Business student Jake Kowalski, a longtime offshore first mate and fisherman in the Cape May County area, said, “It depends on how close we as fishermen can get to the windmills themselves. As far as there are no speed or navigation restrictions.” Speed and navigation restrictions on the area may hinder local businesses in some aspects like deep sea fishing. However, they could instead bring fishing closer to the shore, but could this spark overfishing?
Many residents living within Jersey Shore communities are concerned about the effect that the wind farms will have on tourism. In an article by nj.com, local business owners and residents are interviewed about what they think will happen. Ocean City resident Suzanne Hornick, interviewed by nj.com, said, “Ocean City is constricted in that our only industry is tourism, and every single business here has something to do with tourism in one way or another…And we believe that this project will destroy that.”

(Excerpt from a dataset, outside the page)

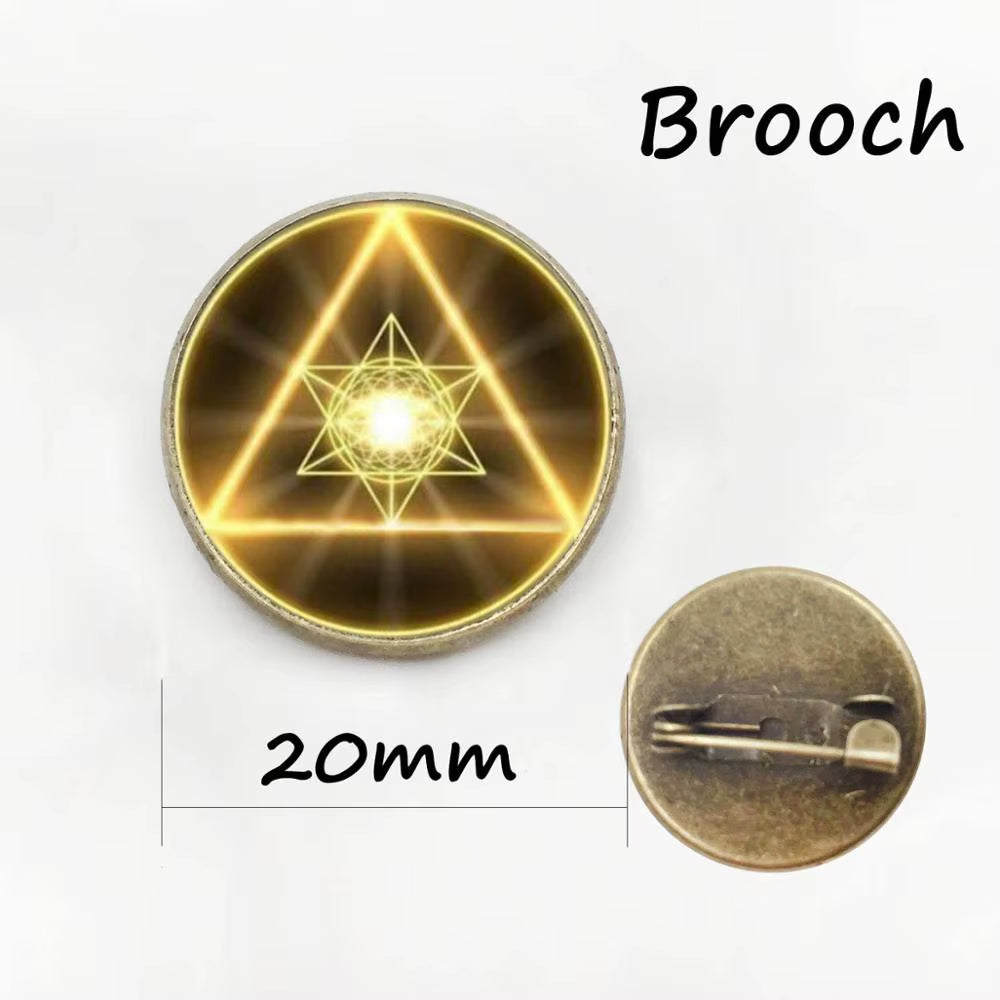 Gold Sacred Geometry Cabochon Glass Tibet round Chain Pendant Necklace HZ1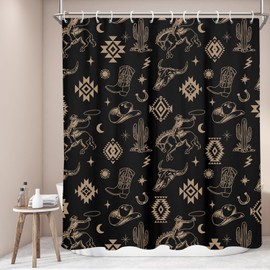 EGLGCC Extra Long Shower Curtain 72x84 Inch Western Cowboy Aztec Desert Southwest Boho Cactus Black Gold Bull Skull Farmhouse Country Fabric Polyester Cloth Washable Waterproof Bathroom Decor 12 Hooks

However, the wind farms may work the complete opposite. In two studies conducted by the University of Rhode Island and the University of Delaware, the wind farms would instead create more rental revenue and draw tourists to the coastal towns to view the marvelous creations of human progress, respectively. The wind farms becoming a point of tourism would be a great economic boost for the coastal towns. Alongside this, according to North Carolina State University, wind turbines built offshore have the potential to lower electricity bills while also being able to withstand winter storms. The potential for lower energy costs is another benefit the Jersey Shore and New Jersey in general could be set to stand from this project.
According to a 2020 study by the American Wind Wildlife Information Center, 9,573 bird fatalities were recorded due to wind turbines. Of the 9,573 bird fatalities there were 307 separate species of bird. There remains concern that the construction of wind turbines could disrupt their patterns of flight and possibly lead to increased numbers of bird fatalities.
As of the fish and species living under the water, the effects are inconclusive at the moment. According to Keith Dunton Ph.D., Associate Professor of Biology, “Currently there is a study going on at Monmouth to determine the effects of the wind farms on the eDNA before, during, and after the installation of the wind turbines over the course of six years.” eDNA is Environmental DNA, where water is taken, processed, and DNA is extracted from the water to determine what species are dominant in the region.
The Earth’s climate is changing, and environmental wonders seen and admired by generations of people are vanishing. The Constitution expresses that America’s natural beauty must be preserved and protected, yet it does not explain at what cost, or what must be sacrificed in order to do so. The construction of wind farms will give New Jersey a green starting point to power upwards to half a million to a million homes, according to njspotlight and nj.com. However, the impacts wind turbines will have on tourism and local wildlife isn’t fully understood, and could result in both negative and positive long-term impacts in those areas.